• [Records to process]
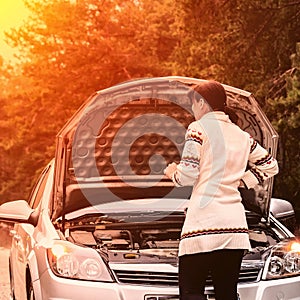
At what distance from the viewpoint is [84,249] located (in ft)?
17.9

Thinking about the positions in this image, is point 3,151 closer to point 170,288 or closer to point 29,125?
point 29,125

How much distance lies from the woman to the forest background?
7.58m

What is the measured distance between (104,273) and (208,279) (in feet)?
→ 2.13

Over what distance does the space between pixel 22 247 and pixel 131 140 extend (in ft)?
5.24

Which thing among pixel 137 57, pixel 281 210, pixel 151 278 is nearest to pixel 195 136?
pixel 151 278

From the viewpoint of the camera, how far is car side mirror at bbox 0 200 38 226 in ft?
20.1

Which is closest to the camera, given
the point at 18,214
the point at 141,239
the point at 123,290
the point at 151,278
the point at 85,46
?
the point at 123,290

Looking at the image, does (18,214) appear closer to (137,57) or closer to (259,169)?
(259,169)

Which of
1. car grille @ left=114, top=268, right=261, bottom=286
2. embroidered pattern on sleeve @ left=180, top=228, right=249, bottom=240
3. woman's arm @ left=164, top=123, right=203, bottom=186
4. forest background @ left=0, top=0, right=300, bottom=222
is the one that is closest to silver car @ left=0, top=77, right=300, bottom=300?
car grille @ left=114, top=268, right=261, bottom=286

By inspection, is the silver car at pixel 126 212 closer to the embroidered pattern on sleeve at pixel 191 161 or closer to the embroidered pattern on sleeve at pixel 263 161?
the embroidered pattern on sleeve at pixel 263 161

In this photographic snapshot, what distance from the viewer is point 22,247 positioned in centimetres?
658

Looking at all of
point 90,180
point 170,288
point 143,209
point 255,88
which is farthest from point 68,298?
point 255,88

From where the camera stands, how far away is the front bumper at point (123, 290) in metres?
5.25

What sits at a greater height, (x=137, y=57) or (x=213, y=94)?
(x=137, y=57)
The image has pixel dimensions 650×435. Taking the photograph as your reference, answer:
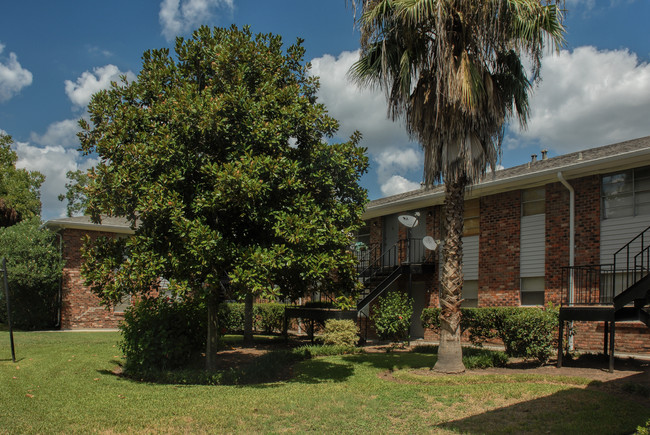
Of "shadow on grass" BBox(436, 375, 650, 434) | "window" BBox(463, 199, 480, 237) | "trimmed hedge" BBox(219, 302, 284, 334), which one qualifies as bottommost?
"trimmed hedge" BBox(219, 302, 284, 334)

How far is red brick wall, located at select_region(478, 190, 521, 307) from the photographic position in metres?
14.9

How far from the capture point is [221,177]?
7.78 meters

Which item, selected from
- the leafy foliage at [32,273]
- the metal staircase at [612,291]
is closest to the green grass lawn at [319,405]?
the metal staircase at [612,291]

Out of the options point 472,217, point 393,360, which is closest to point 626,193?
point 472,217

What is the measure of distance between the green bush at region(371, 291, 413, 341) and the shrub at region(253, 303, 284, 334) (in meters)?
5.12

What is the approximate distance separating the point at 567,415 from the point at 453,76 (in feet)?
19.5

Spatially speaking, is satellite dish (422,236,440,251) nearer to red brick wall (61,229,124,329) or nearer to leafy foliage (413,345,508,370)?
leafy foliage (413,345,508,370)

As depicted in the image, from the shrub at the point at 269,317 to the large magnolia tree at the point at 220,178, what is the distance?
10.2 meters

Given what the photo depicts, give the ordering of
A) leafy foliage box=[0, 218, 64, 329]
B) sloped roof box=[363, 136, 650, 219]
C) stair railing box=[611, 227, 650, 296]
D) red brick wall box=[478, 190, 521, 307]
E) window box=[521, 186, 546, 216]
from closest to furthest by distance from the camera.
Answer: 1. stair railing box=[611, 227, 650, 296]
2. sloped roof box=[363, 136, 650, 219]
3. window box=[521, 186, 546, 216]
4. red brick wall box=[478, 190, 521, 307]
5. leafy foliage box=[0, 218, 64, 329]

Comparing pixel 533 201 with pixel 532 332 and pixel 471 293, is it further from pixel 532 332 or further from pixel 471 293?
pixel 532 332

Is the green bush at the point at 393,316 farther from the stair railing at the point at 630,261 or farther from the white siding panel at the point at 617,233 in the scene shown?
the stair railing at the point at 630,261

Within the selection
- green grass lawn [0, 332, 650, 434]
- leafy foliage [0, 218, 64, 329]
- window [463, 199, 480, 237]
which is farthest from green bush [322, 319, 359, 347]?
leafy foliage [0, 218, 64, 329]

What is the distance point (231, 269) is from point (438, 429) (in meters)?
4.23

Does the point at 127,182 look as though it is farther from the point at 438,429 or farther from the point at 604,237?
the point at 604,237
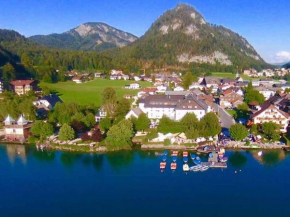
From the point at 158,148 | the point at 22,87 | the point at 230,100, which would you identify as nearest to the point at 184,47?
the point at 230,100

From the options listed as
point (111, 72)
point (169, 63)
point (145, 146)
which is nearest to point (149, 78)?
point (111, 72)

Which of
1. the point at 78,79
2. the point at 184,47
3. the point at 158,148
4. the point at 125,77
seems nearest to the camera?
the point at 158,148

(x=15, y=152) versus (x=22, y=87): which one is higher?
(x=22, y=87)

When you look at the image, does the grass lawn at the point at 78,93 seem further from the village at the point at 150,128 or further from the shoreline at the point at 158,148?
the shoreline at the point at 158,148

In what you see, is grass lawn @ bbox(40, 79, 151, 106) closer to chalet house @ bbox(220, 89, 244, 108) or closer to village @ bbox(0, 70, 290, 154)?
village @ bbox(0, 70, 290, 154)

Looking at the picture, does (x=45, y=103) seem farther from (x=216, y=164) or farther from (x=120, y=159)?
(x=216, y=164)

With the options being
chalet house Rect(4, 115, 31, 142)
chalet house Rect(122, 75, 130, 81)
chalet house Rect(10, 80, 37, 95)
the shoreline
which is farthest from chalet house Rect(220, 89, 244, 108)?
chalet house Rect(122, 75, 130, 81)

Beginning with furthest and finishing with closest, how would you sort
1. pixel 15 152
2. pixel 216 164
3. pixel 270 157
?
pixel 15 152, pixel 270 157, pixel 216 164
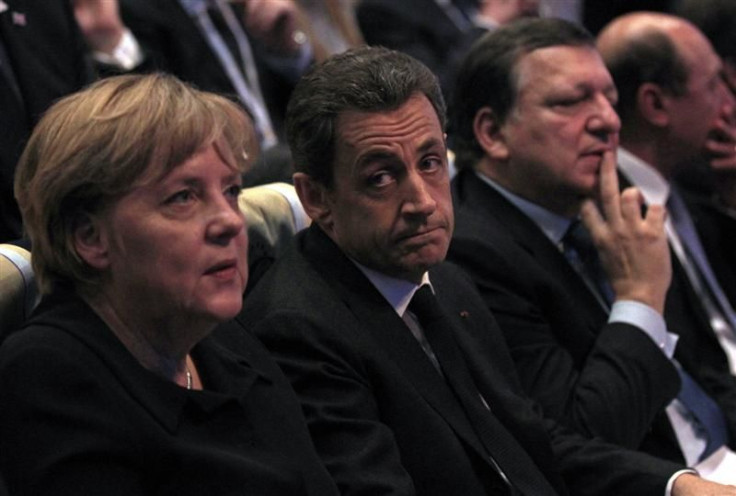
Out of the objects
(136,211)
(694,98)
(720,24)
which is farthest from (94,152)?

• [Do this] Reproduce the items starting with the line containing "From where the" and going on through the line containing "7.78 meters", every line and not only the answers, and offset each number in the answers (distances, coordinates and box bounds) by 94 while leaving all other numbers as they are. Leave the pictures out.

• [Task result]
From where the camera stands, how far away is the front bumper at point (123, 290) in metres?
99.25

What sits at a greater height, (x=137, y=57) or (x=213, y=94)?
(x=231, y=151)
The image has pixel dimensions 650×435. Taking the photograph as your reference, answer:
Of "shadow on grass" BBox(436, 375, 650, 434) | "window" BBox(463, 199, 480, 237) | "trimmed hedge" BBox(219, 302, 284, 334), which one qualifies as bottommost?
"trimmed hedge" BBox(313, 396, 378, 428)

How far is red brick wall, located at select_region(478, 190, 521, 307) from the photographic position in metres?
108.9

How far from the capture point is [221,177]?
101.78 meters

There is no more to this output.